F.Perakis, TJ.Lane, T.McQueen, J.Sellberg, M.Sikorski, S.Song, H.Ogasawara, D.Nordlund, F.Lehmkühler, W.Roseker, G.Gruebel, A.Nilsson

SLAC National Accelerator Laboratory

Water features a unique three-dimensional hydrogen bond network topology, which is responsible for many of the anomalous thermodynamic properties of the liquid. One of the open questions which we address in the current contribution relates to establishing experimentally the size and lifetime of the hydrogen bonded molecular arrangements, which have been proposed to be vastly heterogeneous. The recent development of femtosecond x-ray pulses in free electron lasers (LCLS, SACLA) allow to probe molecular structures with nearly atomic resolution. Furthermore, it has been proposed that one can go beyond high resolution static images and additionally extract the underlying dynamics by using X-ray Photon Correlation Spectroscopy (XPCS). Here we utilize this novel experimental capability to probe directly the equilibrium intermolecular dynamics of the water molecules.

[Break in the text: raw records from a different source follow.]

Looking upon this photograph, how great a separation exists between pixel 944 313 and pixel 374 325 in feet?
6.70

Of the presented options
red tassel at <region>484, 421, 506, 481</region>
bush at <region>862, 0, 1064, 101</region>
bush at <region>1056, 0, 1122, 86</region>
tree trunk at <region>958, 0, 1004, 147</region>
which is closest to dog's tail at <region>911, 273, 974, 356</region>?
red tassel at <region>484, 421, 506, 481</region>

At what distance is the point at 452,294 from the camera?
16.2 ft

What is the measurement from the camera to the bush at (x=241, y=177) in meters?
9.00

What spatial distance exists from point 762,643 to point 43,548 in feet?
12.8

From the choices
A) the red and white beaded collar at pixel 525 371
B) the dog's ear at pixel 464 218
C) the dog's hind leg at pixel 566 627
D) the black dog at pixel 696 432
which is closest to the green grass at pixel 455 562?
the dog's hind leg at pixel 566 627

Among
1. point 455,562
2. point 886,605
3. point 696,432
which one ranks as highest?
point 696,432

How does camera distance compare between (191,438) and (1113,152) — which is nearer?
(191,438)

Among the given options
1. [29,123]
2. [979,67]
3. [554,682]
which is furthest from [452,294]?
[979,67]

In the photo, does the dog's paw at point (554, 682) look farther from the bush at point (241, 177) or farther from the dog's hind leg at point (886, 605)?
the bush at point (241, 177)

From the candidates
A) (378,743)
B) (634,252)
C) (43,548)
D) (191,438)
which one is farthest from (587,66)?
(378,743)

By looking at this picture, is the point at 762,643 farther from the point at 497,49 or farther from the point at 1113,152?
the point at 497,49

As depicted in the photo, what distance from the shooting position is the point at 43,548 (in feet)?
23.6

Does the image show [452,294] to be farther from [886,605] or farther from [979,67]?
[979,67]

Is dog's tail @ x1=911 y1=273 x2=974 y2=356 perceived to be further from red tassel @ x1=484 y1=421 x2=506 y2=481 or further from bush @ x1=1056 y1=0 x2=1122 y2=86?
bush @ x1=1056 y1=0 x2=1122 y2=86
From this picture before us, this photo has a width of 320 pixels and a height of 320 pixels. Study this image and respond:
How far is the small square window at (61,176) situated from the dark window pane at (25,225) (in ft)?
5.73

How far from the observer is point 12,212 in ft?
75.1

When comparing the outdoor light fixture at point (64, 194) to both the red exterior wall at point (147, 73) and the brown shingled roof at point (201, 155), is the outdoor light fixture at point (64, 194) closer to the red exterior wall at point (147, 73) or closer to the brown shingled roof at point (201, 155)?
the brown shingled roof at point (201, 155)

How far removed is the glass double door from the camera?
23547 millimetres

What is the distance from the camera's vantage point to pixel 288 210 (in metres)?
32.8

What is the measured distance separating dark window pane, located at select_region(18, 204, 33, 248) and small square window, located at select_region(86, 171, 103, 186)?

We present the first ultrafast XPCS realization, applied on liquid water from ambient conditions to the supercooled regime. With XPCS one can go beyond pump-probe experiments and probe the true ground state dynamics of the oxygen atoms, which reflect directly the intermolecular motion of the water molecules. In the presented study we actually resolve the speckle pattern originating from the water molecules at a wide angle scattering, which arises from the rearrangement between first neighboring molecules. From the pronounced temperature dependence of the speckle pattern contrast we probe experimentally a very fast component within the pulse duration, which is in the order of 50 fs.